Many movies end with hopeless characters turning to crime. No movie ends like "Stroszek." Bruno and Mr. Scheitz take a rifle and go to rob the bank, which is closed, so they rob the barber shop next door of $32 and, leaving their car running, walk directly across the street to a supermarket, where Bruno has time to pick up a frozen turkey before the cops arrest Mr. Scheitz. Bruno then drives to a nearby amusement arcade, where he feeds in quarters to make chickens dance and play the piano. Then he boards a ski lift to go around and around and around.
This last sequence is just about the best he has ever filmed, Herzog says on the commentary track of the DVD. His crew members hated the dancing chicken so much they refused to participate, and he shot the footage himself. The chicken is a "great metaphor," he says--for what, he's not sure. My theory: A force we cannot comprehend puts some money in the slot, and we dance until the money runs out.

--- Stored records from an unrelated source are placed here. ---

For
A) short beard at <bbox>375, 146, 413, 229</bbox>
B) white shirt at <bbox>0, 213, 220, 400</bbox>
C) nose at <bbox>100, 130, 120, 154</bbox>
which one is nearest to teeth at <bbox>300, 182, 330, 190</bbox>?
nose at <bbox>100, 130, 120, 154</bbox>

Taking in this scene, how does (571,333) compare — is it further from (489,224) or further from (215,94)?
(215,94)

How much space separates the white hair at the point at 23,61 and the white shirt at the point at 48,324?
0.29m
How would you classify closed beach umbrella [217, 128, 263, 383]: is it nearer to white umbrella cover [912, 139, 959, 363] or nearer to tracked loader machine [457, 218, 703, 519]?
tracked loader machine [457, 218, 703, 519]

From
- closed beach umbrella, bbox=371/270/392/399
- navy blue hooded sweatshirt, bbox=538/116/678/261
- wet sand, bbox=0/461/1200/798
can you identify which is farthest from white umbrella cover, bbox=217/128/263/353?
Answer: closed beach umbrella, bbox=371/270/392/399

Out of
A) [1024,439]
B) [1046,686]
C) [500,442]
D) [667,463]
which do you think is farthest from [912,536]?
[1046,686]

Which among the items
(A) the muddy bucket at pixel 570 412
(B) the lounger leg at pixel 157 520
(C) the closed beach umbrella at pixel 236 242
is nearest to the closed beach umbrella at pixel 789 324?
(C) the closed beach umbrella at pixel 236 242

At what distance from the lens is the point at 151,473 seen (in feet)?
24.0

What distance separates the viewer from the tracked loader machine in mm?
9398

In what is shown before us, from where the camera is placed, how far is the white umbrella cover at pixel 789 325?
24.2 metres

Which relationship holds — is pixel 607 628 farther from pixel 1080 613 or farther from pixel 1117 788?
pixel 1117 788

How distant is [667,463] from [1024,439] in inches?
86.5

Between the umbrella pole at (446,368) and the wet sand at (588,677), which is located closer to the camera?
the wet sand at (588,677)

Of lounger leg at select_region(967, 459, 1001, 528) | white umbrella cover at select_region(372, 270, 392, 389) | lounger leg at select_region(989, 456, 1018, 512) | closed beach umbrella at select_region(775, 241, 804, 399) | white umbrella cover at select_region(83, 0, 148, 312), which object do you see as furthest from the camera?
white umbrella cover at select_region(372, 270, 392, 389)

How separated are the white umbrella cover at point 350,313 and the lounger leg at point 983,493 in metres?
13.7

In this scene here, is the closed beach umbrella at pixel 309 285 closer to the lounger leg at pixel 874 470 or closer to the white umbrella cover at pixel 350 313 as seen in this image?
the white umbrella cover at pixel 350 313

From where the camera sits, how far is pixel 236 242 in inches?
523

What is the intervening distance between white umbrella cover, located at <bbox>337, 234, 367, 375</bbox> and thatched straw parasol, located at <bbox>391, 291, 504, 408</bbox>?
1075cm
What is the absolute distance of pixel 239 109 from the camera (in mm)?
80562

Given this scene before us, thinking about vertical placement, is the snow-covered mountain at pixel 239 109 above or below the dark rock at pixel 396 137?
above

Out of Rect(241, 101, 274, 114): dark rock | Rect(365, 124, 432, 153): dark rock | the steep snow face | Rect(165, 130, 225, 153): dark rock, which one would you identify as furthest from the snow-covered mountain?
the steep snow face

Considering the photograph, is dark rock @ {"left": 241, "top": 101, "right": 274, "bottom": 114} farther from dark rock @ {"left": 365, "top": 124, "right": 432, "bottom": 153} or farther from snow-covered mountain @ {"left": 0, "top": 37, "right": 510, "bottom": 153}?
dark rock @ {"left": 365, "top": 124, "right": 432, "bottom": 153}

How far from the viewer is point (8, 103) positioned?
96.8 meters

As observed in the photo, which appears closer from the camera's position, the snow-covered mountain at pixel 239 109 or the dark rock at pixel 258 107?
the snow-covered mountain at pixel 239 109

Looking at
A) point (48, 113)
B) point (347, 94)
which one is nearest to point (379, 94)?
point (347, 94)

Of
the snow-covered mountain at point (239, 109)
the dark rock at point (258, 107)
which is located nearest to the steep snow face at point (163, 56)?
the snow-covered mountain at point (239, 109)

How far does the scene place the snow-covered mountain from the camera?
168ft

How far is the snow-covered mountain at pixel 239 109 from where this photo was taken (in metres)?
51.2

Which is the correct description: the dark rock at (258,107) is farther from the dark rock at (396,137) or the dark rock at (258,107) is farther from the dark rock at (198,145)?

"Stroszek" has been reviewed as an attack on American society, but actually German society comes out looking worse, and all of the Americans seem naive, simple and nice, even the bank official. The film's tragedy unfolds because these three people have nothing in common and no reason to think they can live together in Wisconsin or anywhere else. For a time Eva sleeps with Bruno, but then she closes her door to him, and in a remarkable scene he shows her a twisted sculpture and says, using the third person, "this is a schematic model of how it looks inside Bruno. They're closing all the doors on him."
Earlier in the film, in Berlin, after he loses his job and his girl, Bruno goes to a doctor for help. This man (Vaclav Vojta) listens carefully, is sympathetic, has no answers, and takes Bruno into a ward where premature babies are being tended. Look, he says, how tenacious the grip reflex is, even in this little infant. A child clings to the doctor's big fingers. Bruno looks. We can never tell from his face what he is thinking. The baby cries, and the doctor tenderly cradles it, kissing its ear, and it goes to sleep. That is, perhaps, what Bruno needs.
"Stroszek" and several other Herzog films have been newly restored and released by Anchor Bay on DVD, with a commentary track by the director. Included: "Aguirre, the Wrath of God" (which is also the subject of a Great Movie essay), "Heart of Glass," "The Enigma of Kaspar Hauser," "Woyzeck," "Fitzcarraldo" "Nosferatu," and "My Best Fiend."